Washington National Guard’s mobile vaccination team in the San Juan Islands

BY KIMBERLY MAYER

On a bustling street in Hanoi’s Old Quarter two tall American men met each other for the first time in an unassuming noodle shop. Sitting at a small table on low plastic stools, their long legs folded out a mile to compensate for the height, they enjoyed a simple meal of bun cha (pork noodles), fried spring rolls, and a bottle of cold Hanoi beer each. Both their sleeves were rolled up and their conversation, easy and amiable. 

One would think they had known each other for some time: Anthony Bourdain and President Barack Obama. They were filming an episode of “Anthony Bourdain: Parts Unknown” which aired on CNN September 25, 2016. President Obama was in the final year of his two term presidency, and Trump’s rallying cry was loose upon the land. Bourdain feared for what lay ahead. His question to the president, “As the father of a young girl, is it all going to be OK? Is it all going to work out?”

Obama’s reply is one I still draw on today. 

“Progress is not a straight line,” he said. “There are going to be moments in any given part of the world where things are terrible. But having said that, I think things are going to be fine.” 

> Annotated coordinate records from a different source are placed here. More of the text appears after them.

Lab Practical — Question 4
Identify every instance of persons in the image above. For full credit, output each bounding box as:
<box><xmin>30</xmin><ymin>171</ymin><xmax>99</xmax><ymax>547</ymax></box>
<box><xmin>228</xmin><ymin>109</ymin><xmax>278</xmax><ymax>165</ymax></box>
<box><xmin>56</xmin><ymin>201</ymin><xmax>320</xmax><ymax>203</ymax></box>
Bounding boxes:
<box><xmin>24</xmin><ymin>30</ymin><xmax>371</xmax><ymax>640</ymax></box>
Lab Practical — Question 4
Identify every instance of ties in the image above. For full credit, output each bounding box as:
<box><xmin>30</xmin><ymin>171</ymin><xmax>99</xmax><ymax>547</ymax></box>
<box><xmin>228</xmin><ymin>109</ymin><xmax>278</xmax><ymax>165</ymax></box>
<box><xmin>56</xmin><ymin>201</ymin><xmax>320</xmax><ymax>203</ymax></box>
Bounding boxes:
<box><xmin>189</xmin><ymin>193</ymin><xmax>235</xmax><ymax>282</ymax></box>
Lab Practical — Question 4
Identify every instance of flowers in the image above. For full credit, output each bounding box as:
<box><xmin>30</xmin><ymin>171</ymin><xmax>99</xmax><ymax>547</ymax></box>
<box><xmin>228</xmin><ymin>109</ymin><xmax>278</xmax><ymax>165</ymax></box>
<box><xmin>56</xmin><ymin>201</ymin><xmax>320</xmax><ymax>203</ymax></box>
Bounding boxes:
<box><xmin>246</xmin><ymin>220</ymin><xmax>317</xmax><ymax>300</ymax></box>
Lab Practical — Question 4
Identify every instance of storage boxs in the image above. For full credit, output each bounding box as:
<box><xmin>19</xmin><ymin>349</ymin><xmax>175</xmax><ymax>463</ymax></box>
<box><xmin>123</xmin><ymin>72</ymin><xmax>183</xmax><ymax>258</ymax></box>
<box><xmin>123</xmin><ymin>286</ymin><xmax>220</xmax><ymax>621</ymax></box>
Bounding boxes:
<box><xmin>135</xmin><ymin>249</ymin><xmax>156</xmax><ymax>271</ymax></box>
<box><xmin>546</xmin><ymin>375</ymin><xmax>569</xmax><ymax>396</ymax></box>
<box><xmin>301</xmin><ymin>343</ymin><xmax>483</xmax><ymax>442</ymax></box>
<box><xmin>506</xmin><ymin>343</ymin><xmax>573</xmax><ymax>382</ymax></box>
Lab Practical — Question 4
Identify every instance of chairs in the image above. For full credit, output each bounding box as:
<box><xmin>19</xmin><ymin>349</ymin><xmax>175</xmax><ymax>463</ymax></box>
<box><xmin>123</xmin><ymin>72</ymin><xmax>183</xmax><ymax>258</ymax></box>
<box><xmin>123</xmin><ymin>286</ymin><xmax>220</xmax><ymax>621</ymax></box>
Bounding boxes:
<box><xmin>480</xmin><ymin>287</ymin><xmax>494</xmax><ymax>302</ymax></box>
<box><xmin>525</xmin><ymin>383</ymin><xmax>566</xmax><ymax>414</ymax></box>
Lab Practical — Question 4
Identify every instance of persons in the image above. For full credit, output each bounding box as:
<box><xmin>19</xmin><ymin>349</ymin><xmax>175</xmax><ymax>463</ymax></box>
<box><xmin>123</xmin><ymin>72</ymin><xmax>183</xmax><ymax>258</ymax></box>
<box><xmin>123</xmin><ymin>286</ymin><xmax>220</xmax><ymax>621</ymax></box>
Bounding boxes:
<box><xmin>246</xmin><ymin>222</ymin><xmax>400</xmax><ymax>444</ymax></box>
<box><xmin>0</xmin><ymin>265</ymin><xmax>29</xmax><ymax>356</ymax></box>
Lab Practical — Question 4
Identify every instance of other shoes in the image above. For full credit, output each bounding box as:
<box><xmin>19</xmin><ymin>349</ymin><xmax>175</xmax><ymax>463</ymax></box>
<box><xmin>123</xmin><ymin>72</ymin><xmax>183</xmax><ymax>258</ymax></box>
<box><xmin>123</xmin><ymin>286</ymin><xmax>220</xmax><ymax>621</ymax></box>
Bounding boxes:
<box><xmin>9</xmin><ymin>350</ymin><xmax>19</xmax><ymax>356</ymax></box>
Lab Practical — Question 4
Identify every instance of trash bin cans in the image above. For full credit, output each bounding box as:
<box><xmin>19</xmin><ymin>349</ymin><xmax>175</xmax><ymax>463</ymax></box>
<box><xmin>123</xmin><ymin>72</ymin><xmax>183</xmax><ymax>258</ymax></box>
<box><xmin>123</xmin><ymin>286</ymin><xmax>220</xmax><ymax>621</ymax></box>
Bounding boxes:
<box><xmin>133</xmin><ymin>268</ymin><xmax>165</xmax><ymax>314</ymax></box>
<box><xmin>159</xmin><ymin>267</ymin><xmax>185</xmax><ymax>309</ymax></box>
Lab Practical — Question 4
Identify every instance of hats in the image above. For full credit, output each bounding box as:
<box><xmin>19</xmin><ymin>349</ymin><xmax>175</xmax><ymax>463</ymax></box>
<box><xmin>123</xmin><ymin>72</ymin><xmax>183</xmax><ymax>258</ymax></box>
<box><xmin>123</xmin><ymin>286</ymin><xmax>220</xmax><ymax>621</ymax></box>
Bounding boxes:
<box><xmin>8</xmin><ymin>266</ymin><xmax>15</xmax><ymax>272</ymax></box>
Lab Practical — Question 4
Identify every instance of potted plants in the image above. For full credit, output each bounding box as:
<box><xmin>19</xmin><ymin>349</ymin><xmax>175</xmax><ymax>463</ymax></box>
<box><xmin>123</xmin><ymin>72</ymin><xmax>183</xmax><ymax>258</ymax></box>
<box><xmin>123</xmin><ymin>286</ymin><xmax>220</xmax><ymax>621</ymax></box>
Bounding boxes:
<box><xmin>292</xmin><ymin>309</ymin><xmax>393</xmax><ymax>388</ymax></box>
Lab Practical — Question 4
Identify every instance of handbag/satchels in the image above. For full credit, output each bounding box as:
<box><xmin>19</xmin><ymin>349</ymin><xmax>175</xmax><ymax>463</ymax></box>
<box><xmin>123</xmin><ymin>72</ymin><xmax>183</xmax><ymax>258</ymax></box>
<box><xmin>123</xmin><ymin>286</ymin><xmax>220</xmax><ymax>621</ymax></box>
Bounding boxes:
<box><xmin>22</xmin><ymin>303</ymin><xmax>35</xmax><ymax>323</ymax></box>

Now here we are, nearly five years later. A global pandemic and, in our country, chaos in how we are all handling it. I am mostly concerned with how this chaos affects children. The initial outbreak of Coronavirus, however devastating, was relatively benign in children and seemed to spare them. This is no longer true. The virus changed. That’s what viruses do.

Patients are getting younger, babies included. In the last month, the Delta variant caused an alarming rise in pediatric cases. According to the American Academy of Pediatrics, children now account for more than 20% of new cases. And by the CDC’s count, there was at least a 22% increase in hospitalizations of kids under 17 years of age in the last month. Covid manifests itself in children with cold-like symptoms, chest pain, and difficulty breathing. If there is any good news it is that children are still not as likely to get as seriously ill as adults, but the Delta variant is hyper-transmissible and its contagiousness includes children.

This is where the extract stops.